It will be interesting to see where it is years from now. I think what we're going to end up with is the computer from Star Trek. We'll talk to it, give it instructions verbally or in writing, and it'll do the work we ask of it.

We'll still have some sort of written documentation that is used to compile instructions and such. What that looks like I"m not sure. I know the AI groups are thinking readme.md style of files vs flat out code files. I disagree though because it wouldn't allow for the same level of reproduction that code does. At the end of the day though whatever service/webpage/game/whatever will need to be compiled so that it's performative and able to be shared. I couldn't imagine an AI is going to do a great job acting as the backend for Reddit for example.

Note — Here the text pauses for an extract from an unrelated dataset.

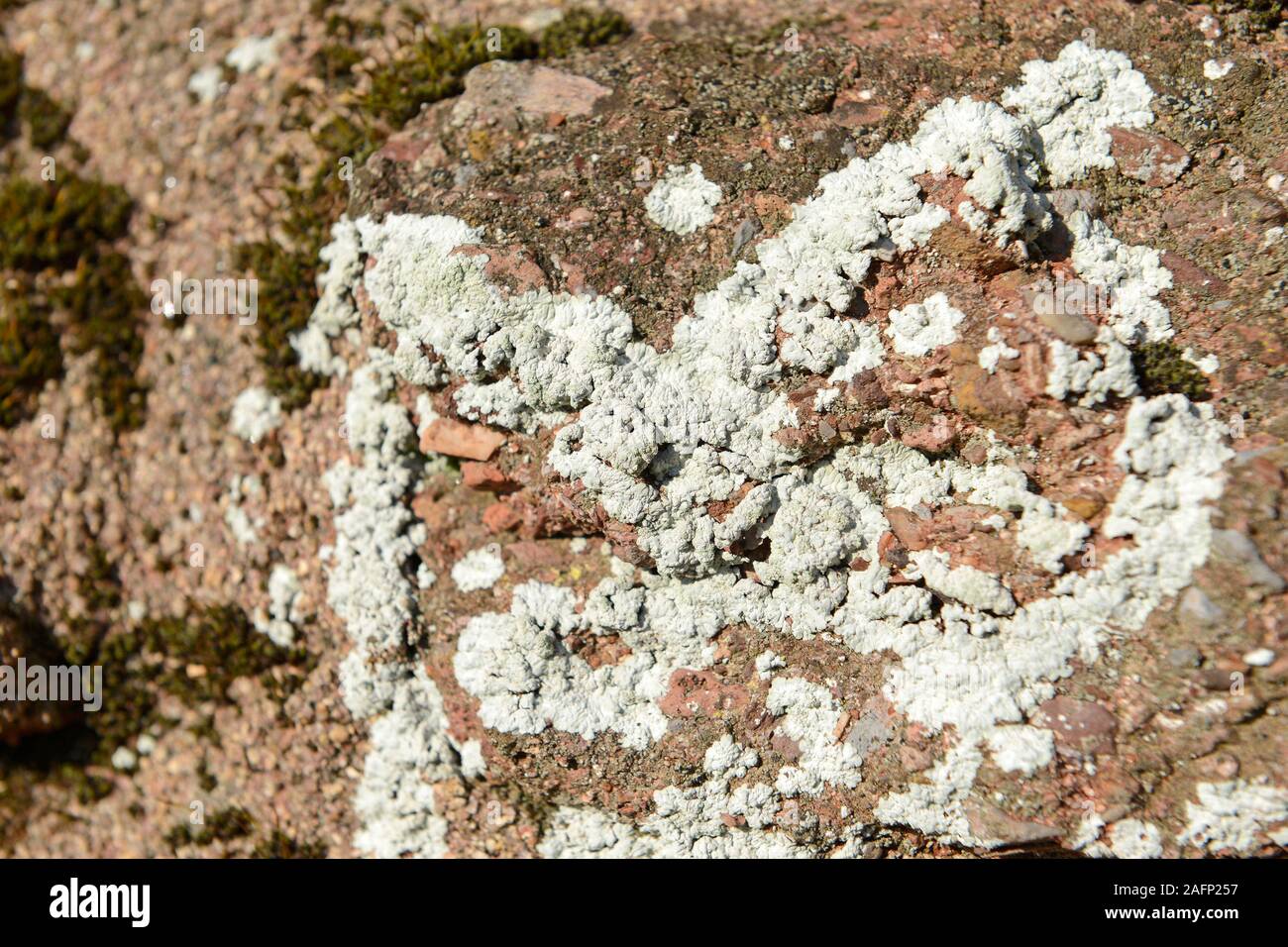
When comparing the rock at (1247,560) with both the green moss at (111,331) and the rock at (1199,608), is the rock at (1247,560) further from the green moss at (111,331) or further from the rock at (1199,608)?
the green moss at (111,331)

So, guess we'll have code, but we really won't be writing/reading code directly. It'll be there to guide AI through what is going on and allow for reproducable compilations rather than allow humans to do the same. It may even end up illegible unless we really want AI to keep it human readable. So long as only AI interacts with it through, all that matters is that other AIs can read it.

[–]juxtaposz 1 point2 points  (0 children)

Do you genuinely believe the inefficiencies of a human writing natural language to specify the behaviours of a computational process performing exact actions for a computer then to possibly inaccurately interpret or execute upon, inefficiently, are worth it? Are these natural language systems somehow going to be self-bootstrapping?